MKTG SR - pasek na kartach artykułów

SIDEn Polski Cukier rozpoczyna play off. Energa żegna się z Toruniem

(JP)
Lech Kamiński
To będzie weekend z koszem w Toruniu. Panowie z SIDEn Polski Cukier mają zrobić dwa kroki ku I lidze, Energa rozpoczyna walkę o piąte miejsce w PLKK.

Terminarz na weekend

Terminarz na weekend

sobota: 15.00 SIDEn Polski Cukier - PWiK Piaseczno, 19.00 Energa - Lider Pruszków
niedziela: 17.00 SIDEn Polski Cukier - PWiK

SIDEn Polski Cukier latem wytyczył sobie kurs na I ligę i na razie plan konsekwentnie realizuje.
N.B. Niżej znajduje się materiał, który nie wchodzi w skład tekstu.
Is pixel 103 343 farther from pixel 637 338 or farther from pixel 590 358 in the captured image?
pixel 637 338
Nawet chwilowy sztorm i strata Huberta Radke nie zepchnęły toruńskiego okrętu z tego kursu. Dziś można już niemal ręką dosięgnąć portu z napisem "I liga". Do zrobienia zostało jednak jeszcze sporo. W optymistycznym wariancie sześć meczów, w najtrudniejszym nawet dziesięć - takie są widoki na zwycięstwo w II lidze.

Nic nie wskazuje, aby naszej drużynie nie udało się zrealizować planu. Na niewiele jednak zda się 36 efektownych zwycięstw w 38 dotychczasowych meczach, jeżeli nie uda się trzy razy pokonać PWiK Piaseczno. To półfinał II ligi, ale także najważniejszy moment rozgrywek. Jeżeli SIDEn Polski Cukier przegra, to straci szanse na awans. Zwycięstwo i miejsce w finale to już praktycznie przedsionek I ligi. Według trenera AZS Kutno Andrzeja Kowalczyka, naszego głównego konkurenta w gtrupie A, obie drużyny powinny awansować w tym sezonie: jedna bezpośrednio, druga w turnieju barażowym.

Lepiej jednak nie czekać na baraże i awans zapewnić sobie już teraz. Torunianie w play off są w uprzywilejowanej pozycji. Triumf w rundzie zasadniczej zapewnia im zawsze decydujące mecze u siebie, gdzie w tym sezonie jeszcze nie przegrali.

Z PWiK SIDEn Polski Cukier mierzył się nie tak dawno, bo zaledwie dwa tygodnie temu. Wtedy rywale otrzymali bolesną lekcję koszykówki i przegrali różnicą 31 pkt. Na pewno jednak z tego meczu wyciągnęli wnioski, a przecież we własnej hali zdołali pokonać torunian w I rundzie.To będą ciekawe pojedynki, bo toruńska najlepsza defensywa w lidze zmierzy się z najskuteczniejszym atakiem. W takich meczach szczególnie trzeba uważać w obronie, goście oddają najwięcej rzutów w całej lidze (blisko 72 na mecz, czyli niemal dwie akcje rzutowe na minutę).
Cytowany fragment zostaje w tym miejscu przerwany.